* [REQUIRED WORK]:
• A. Translate into Spanish this sentence from the article on National Safety Stand Down Week: "By far, the leading cause of death in the construction industry is falls."
• B. Pick up the article on National Safety Stand Down Week after its final sentence and carry it forward.

* [TEXT PROVIDED]:
========

This week, tradesmen and tradeswomen across the nation, including members of Sheet Metal Workers Local 24 will be encouraged to spend a little extra time thinking about jobsite safety.
Initially scheduled to take place between May 4 and May 8, National Safety Stand Down Week was rescheduled for Sept. 14 through Sept. 18 due to the COVID-19 pandemic.
This marks the seventh year for National Safety Stand Down Week, which aims to eliminate fall hazard deaths and injuries through collective awareness, education and conversation.
According to the U.S. Department of Labor, about 1,800 events will be held across all 50 states, as some 10 million workers are expected to participate in stand down events.
The Occupational Safety and Health Administration describes Safety Stand Down week as a “voluntary event for employers to talk directly to employees about safety.” Although National Safety Stand Down week is focused on fall hazards, these toolbox talks can involve anything safety related.
According to OSHA, there were 4,779 worker fatalities in the private industry in 2018, with roughly 21 percent (1,008) occurring in the construction industry. This equates to one in five workplace deaths taking place in the construction industry.
By far, the leading cause of death in the construction industry is falls.

========

* [GIVEN INFORMATION]:
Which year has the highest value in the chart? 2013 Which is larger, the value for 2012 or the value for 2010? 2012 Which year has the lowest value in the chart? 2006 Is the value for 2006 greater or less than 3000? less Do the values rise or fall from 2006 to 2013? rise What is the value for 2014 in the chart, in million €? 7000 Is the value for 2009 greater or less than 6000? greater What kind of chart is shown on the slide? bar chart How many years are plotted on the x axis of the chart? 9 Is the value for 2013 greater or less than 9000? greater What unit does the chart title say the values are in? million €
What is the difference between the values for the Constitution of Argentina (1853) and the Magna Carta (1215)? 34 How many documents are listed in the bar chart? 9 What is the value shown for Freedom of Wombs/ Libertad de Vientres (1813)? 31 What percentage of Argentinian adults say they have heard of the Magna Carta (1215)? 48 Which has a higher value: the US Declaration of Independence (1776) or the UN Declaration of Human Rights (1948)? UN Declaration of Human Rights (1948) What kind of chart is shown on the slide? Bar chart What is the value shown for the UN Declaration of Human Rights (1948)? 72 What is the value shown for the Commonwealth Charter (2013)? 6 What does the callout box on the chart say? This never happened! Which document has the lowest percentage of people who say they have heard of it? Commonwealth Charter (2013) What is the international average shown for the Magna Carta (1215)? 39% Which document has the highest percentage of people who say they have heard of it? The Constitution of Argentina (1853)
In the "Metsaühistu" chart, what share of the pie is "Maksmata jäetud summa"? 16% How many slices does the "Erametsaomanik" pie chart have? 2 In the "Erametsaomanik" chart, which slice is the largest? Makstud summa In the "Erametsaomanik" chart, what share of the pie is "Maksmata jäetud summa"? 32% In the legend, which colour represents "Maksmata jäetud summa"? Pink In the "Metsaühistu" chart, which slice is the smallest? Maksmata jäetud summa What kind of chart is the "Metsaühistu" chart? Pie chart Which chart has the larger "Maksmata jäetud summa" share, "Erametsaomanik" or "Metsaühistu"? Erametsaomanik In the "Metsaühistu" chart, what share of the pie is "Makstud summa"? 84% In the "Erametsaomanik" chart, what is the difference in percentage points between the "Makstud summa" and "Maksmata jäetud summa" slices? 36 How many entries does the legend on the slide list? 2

========

* [ANSWERS IN ORDER]:
• A. Con mucho, la principal causa de muerte en la industria de la construcción son las caídas.

• B.
The most recent data revealed 338 out of 1,008 deaths (33.5 percent) in construction were caused by falls, which frequently happen from ladders, scaffolding, heights and aerial lifts. Many times, falls can be prevented by following simple safety procedures.
While it can be easy to disregard certain safety measures for use of lifts, ladders, baker scaffolds and other apparatuses, the measures are put in place to ensure tradesmen and tradeswomen go home safely at the end of every workday.
Historically, workplaces have become safer due to enhanced training programs, which focus on safety and protocols to prevent workplace injury and illness. Thanks to these programs, worker injuries and illnesses are down from 10.9 incidents per 100 workers in 1972 to 2.8 per 100 in 2017.
Whether it is a five-minute morning talk at the table or time spent walking the jobsite identifying hazards with your fellow Brothers and Sisters, OSHA encourages tradesmen and tradeswomen everywhere to participate in Safety Stand Down week.